Something put me at ease in that moment. It felt like pointing my feet down a river and knowing that the river was leading me somewhere great. If my feet got off track, I practiced pointing my feet downstream rather than getting frustrated and asking why my feet were always floundering.
This is where the experiment reached its crescendo. I desired all of her, and I was resigned to being able to text her as a friend. With her still in a relationship, I got to decide almost every day, "Is this what you want?" Well, I didn't know what was going to happen. But I also knew I didn't want to be anywhere else. So I did what I learned to do: Trust.
Personal affirmations big and small came frequently. A pile of pennies. A 100-dollar bill. Timely, reassuring texts. Signs of growth and of thawing. I could feel the momentum surge, reminding me of times I intentionally cut blood circulation from my hand, only to release the grip and let the flow begin again. My tears also flow when I remember the tremor of trust and deep knowing that vibrated in me all year. It wasn’t a crystal ball, and it wasn’t crystal clear, but god damn it, that feeling sustained me in some hard, lonely moments. It strengthened me when I needed it to, loosened my voice when it was required, and taught me the most important tool involving trust: patience.
I’m reminded of Van Helsing in Dracula when he talks of the Good Husbandman (farmer) who plants a seed and doesn’t dig it up out of worry or ineptitude to see if it's a good crop and has born roots. The good farmer knows it’s a good crop when it sprouts and bears fruit. The good farmer has the patience that comes from trust in what he’s doing.
In the crucible of confronting my ego and questioning what the fuck I was doing, I learned about trust and patience and the fruit they bear. Those two things kept me on my path no matter how life tempted, shook, and damn-near broke my will off course. The resulting fruit is the sweetest I’ve ever tasted.
Reconnecting with Kristy is so sweet, I hardly can believe the taste. It brings up another lesson my ego is confronting: worthiness. Trusting that I’m worthy of this type of love. Trusting that I deserve this level of happiness.
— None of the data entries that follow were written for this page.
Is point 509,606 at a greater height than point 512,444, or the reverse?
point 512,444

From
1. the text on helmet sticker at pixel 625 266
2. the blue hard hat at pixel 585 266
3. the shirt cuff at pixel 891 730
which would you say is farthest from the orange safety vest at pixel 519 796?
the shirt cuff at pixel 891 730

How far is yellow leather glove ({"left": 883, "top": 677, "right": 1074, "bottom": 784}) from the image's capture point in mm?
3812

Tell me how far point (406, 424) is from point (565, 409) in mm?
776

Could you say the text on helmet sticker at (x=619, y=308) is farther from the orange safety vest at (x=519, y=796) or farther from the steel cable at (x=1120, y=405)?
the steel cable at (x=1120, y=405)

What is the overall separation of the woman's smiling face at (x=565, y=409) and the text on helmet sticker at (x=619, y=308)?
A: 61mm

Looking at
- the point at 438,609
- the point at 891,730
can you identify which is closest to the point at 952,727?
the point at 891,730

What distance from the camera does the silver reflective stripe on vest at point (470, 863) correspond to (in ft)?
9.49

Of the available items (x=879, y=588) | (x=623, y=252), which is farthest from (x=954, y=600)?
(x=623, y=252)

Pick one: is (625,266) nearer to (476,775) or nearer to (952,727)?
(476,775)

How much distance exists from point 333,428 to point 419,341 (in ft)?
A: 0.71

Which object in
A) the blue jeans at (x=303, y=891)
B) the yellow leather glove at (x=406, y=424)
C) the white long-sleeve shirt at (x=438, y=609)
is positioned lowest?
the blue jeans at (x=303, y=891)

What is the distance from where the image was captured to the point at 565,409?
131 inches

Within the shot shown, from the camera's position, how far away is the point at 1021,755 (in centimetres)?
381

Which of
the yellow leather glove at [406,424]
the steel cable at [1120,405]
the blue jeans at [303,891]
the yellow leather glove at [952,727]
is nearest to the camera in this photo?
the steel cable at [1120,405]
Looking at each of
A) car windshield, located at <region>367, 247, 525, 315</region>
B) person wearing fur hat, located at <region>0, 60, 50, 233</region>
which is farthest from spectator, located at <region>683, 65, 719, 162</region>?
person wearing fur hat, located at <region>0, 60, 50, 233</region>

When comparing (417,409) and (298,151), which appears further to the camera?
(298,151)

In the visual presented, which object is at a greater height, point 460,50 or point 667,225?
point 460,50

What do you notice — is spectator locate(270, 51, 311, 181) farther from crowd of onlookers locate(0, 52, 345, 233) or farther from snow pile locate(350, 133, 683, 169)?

Trusting that though the thaw takes time and trusting that I needed to the tools and lessons of the time we spent apart, and the patience required as we reconnect. The flowers of Spring bloom exactly when they’re ready to, not when the audience is ready. And they are that all the more beautiful for that.
My heart soars as I connect to what my soul called to for so long, and from such dark places. I’m left with a sentiment similar to what Dantes declares at the end of The Count of Monte Cristo when he says, “Wait and Hope," to Albert.
Trust is about listening to the whisperings of your soul, pointing your feet in that direction, and knowing that you have all that you need inside of you to make it to your goal. The journey is what reveals the tools, sharpens them, and alchemizes the pain along the way into the deepest form of joy and love. To my sweet partner, Kristy: This is the relationship I’ve been preparing myself for my whole life. This is the relationship I spent a year in agony dreaming of. I’m ready. My compass is tuned. Our adventure is set and I still trust every step of the way.